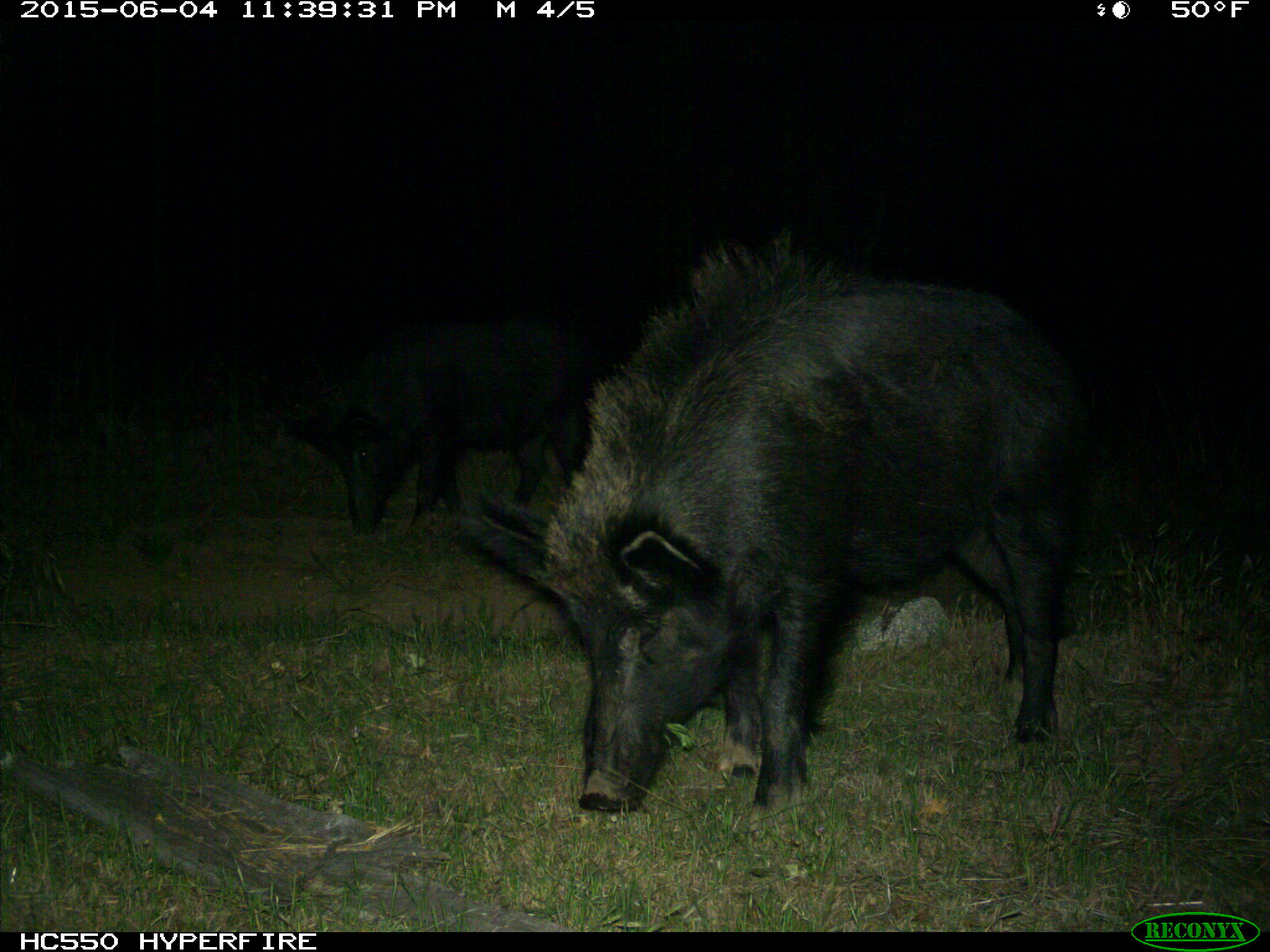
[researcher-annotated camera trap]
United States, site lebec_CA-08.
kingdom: Animalia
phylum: Chordata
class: Mammalia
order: Artiodactyla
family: Suidae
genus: Sus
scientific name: Sus scrofa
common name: wild boar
Sus scrofa (wild boar).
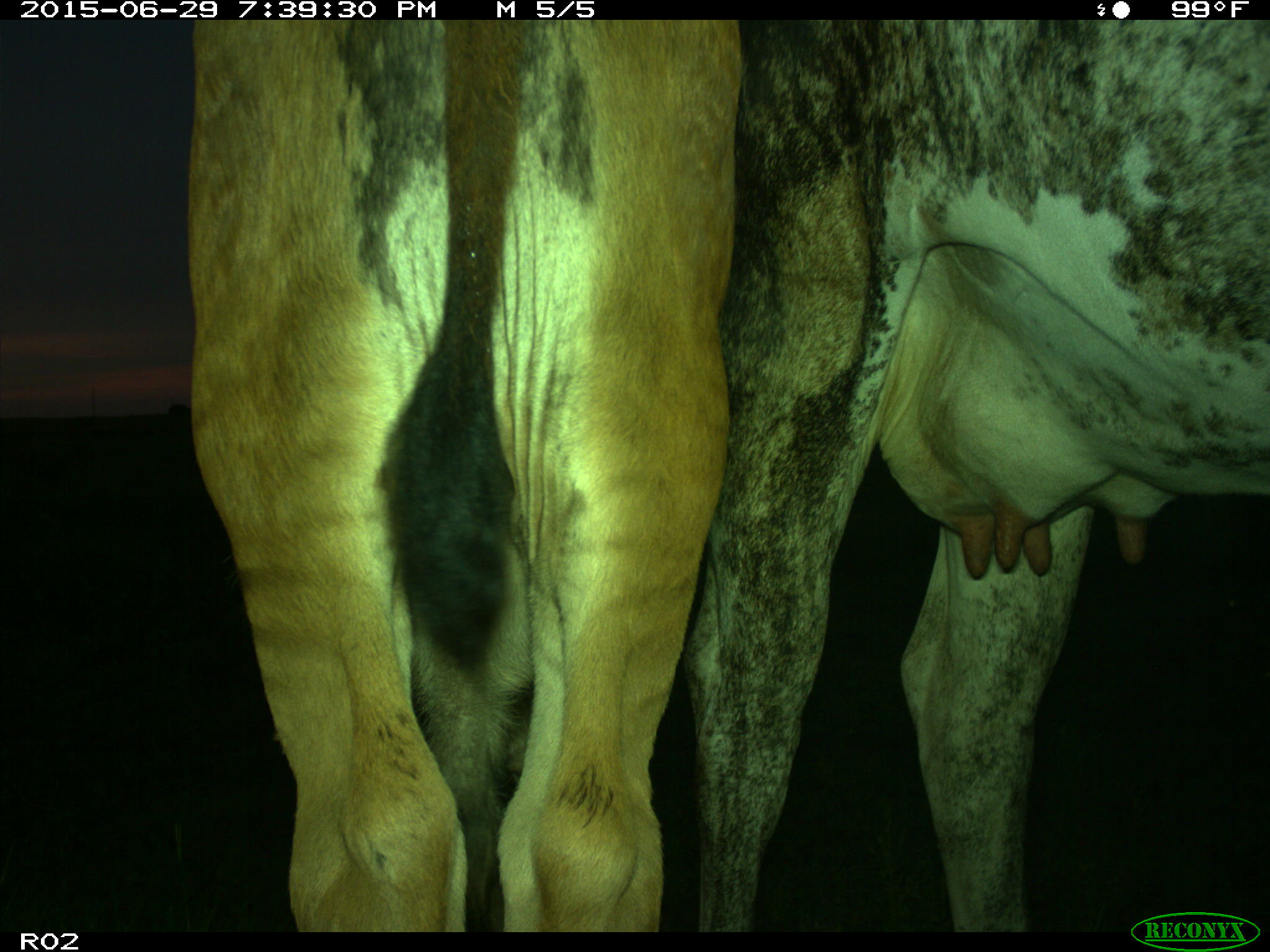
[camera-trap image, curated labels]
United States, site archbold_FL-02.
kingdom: Animalia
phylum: Chordata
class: Mammalia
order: Artiodactyla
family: Bovidae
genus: Bos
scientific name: Bos taurus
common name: domestic cow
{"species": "Bos taurus (domestic cow)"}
=====
Each line of the data above needs to be retyped as it is, without any picture.

[researcher-annotated camera trap]
United States, site lebec_CA-08.
kingdom: Animalia
phylum: Chordata
class: Mammalia
order: Artiodactyla
family: Suidae
genus: Sus
scientific name: Sus scrofa
common name: wild boar
Sus scrofa (wild boar).
[camera-trap image, curated labels]
United States, site archbold_FL-02.
kingdom: Animalia
phylum: Chordata
class: Mammalia
order: Artiodactyla
family: Bovidae
genus: Bos
scientific name: Bos taurus
common name: domestic cow
{"species": "Bos taurus (domestic cow)"}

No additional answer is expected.